Quantcast
Budget cuts newest risk to city’s trees – Metro US

Budget cuts newest risk to city’s trees

For the past five years, Mayor Michael Bloomberg’s administration has been rapidly planting trees in New York City as part of the mayor’s goal of a million plantings across the five boroughs by 2017.

The Parks Department is the leading agency behind MillionTreesNYC. Just weeks before a freak October snowstorm savaged the city’s canopy, the administration held a ceremony in Harlem celebrating a milestone: It planted its 500,000th tree, and reached that halfway point a year ahead of schedule.

But underneath the publicity is a growing budget gap. The planting program’s budget has been slashed in recent years and the forecasted reduction for 2012, compared with the prior year, is a cut that exceeds 20 percent.

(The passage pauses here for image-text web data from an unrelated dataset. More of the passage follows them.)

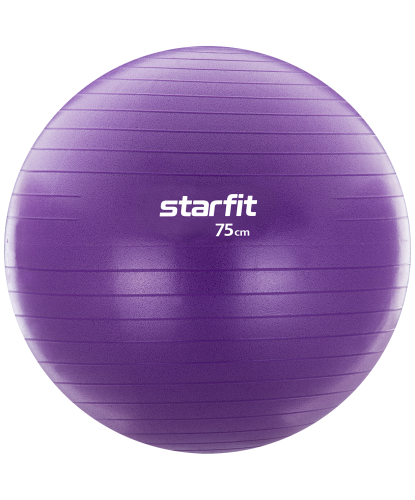 Мяч гимнастический STARFIT GB-106 75см 1200 гр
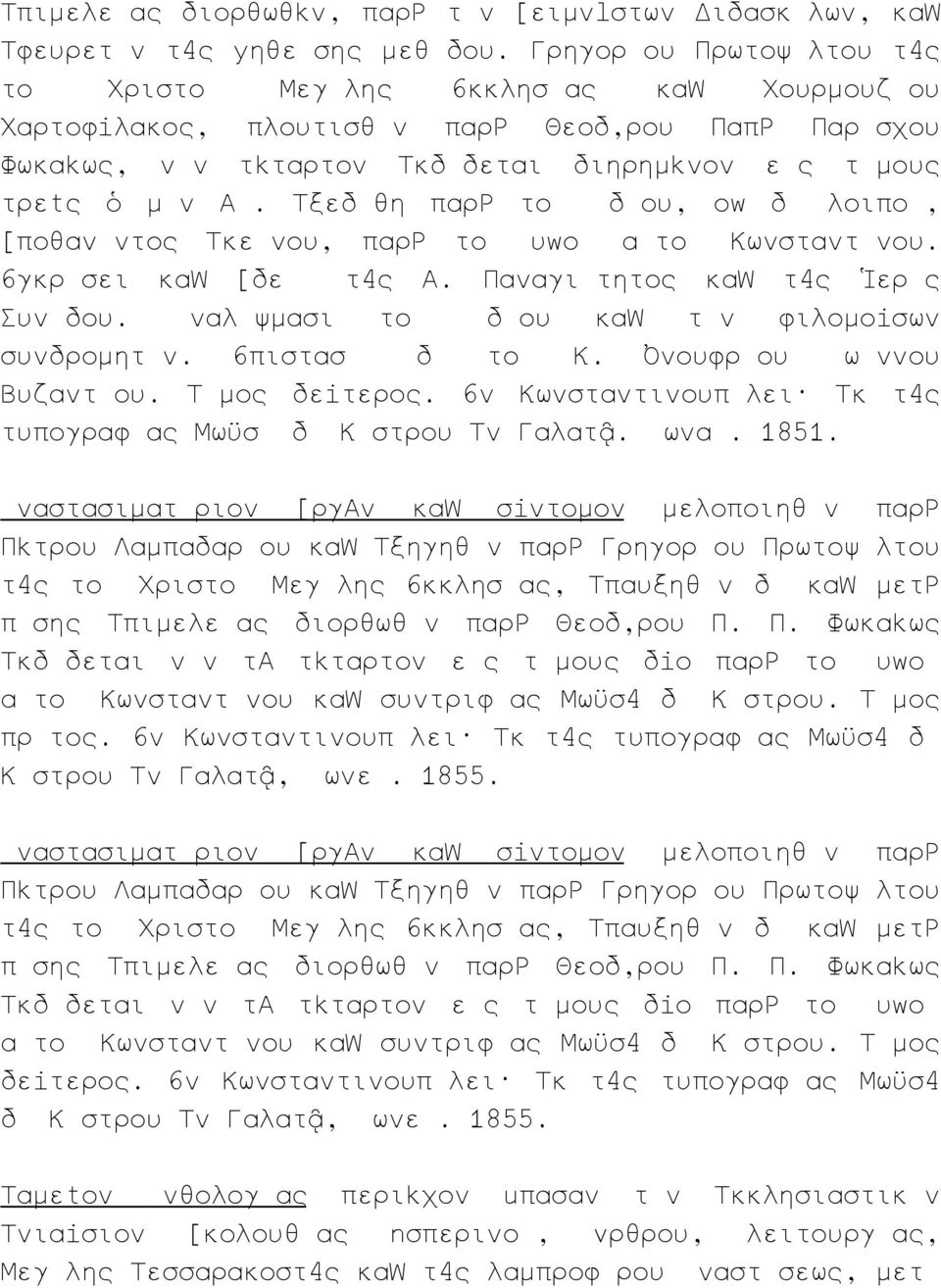 ξεδ θη παρ το δ ου, ο δ λοιπο, ποθαν ντος κε νου, παρ το υ ο α το Κωνσταντ νου. γκρ σει κα δε τ ς Α. Παναγι τητος κα τ ς ερ ς Συν δου. ναλ ψμασι το δ ου κα τ ν φιλομο σων συνδρομητ ν. πιστασ δ το Κ.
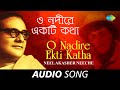 O Nadire Ekti Katha | Audio  | Hemanta Mukherjee | Gauriprasanna Mazumder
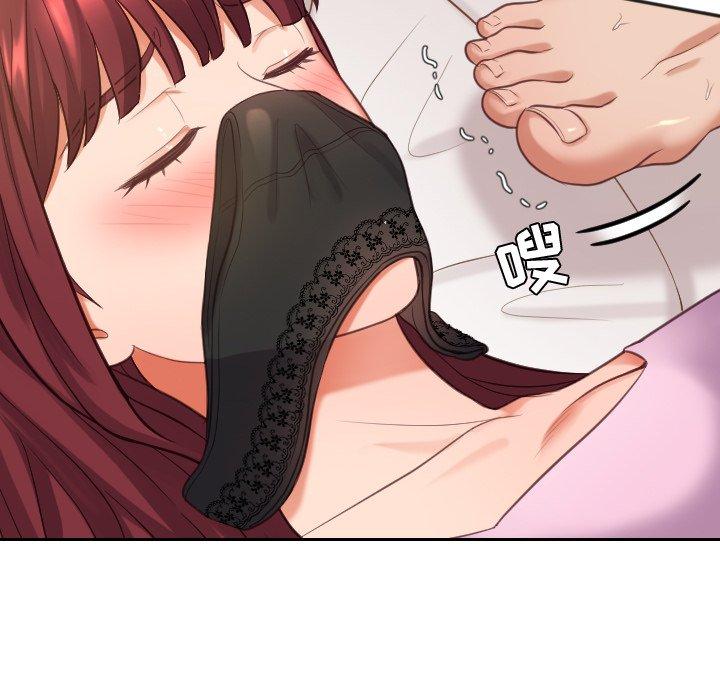 106P - 她的怪癖/奇奇怪怪的女友
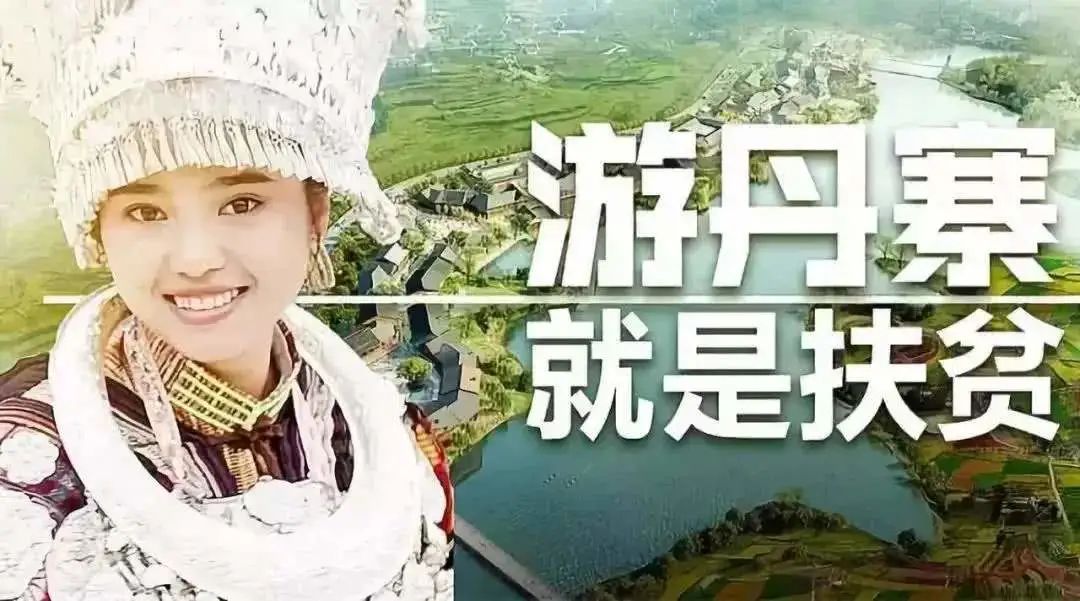 清凉丹寨，度假天堂！这篇深度攻略来者必备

What’s more, after the trees are planted, they must be cared for. And the Parks Department, which does that maintenance, faces an overall 12 percent budget cut this year. City officials declined repeated requests to specify exactly how much will be reduced in tree maintenance, but they did acknowledge it will be affected.

Trimming trees not only includes removing diseased and damaged branches; it also stimulates tree growth. Removing the remnants of trees from the ground is more than just removing stumps. The city needs to get rid of those stumps to clear land for planting new trees.

Budget cuts have included a hiring freeze for just about every city agency. For the Parks Department, less staff means fewer workers to prune trees. And the city only owns two stump removers.

A Parks Department spokeswoman, Tara Kiernan, said the shortage of stump removers is not an issue because most of the stump removal is contracted out.

The department maintained they do not have “declining maintenance abilities,” rather they have been asked “to do more with less.”

Trimmed-back trimmings

Reduced cash means reduced pruning.

Up until three years ago, city trees were pruned every seven years.

Now the pruning cycle is longer. Trees get trimmed only once every 10 years.

A Parks Department spokeswoman said a 15-year cycle is possible, but no decision has been made yet.